I have a question about the proof of Rademacher theorem due to C. B. Morrey. (I'm reading it in Simon's Lectures on geometric measure theory.) The proof can be summarized in the following steps:
For every $ v \in R^n $, $ |v|=1 $, the directional derivative $ D_vf $ exists a.e. in $ R^n $.
The directional derivative $ D_vf $ is a weak derivative and therefore it holds that:
$$D_vf(x)= v\cdot \nabla f(x) \text{ a.e. in } R^n.$$
- There exists $ A \subset R^n $ such that $L^n(R^n-A)=0 $ ($L^n $ is the Lebesgue measure) and such that for every $ x \in A $ and for every $ v $ the directional derivative $ D_vf(x) $ exists. Note the difference between this step and the first step.

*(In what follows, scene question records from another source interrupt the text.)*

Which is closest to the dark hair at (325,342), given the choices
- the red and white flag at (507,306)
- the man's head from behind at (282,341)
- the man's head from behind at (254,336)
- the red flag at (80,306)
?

As I've read, these three steps should be conclude the proof. But my doubt is obviously the following one:
Since a continuous function with all of its directional derivatives at a point $ x $ is not necessarily differentiable at $ x $, how can I conclude the proof using only these three steps?
When moving to step 3, you should not forget the result of step 2: the directional derivative is linear in $v$. Still, the existence and linearity of $D_vf(x)$ do not imply the differentiability of $f$ at $x$. The Lipschitz condition must be used yet again.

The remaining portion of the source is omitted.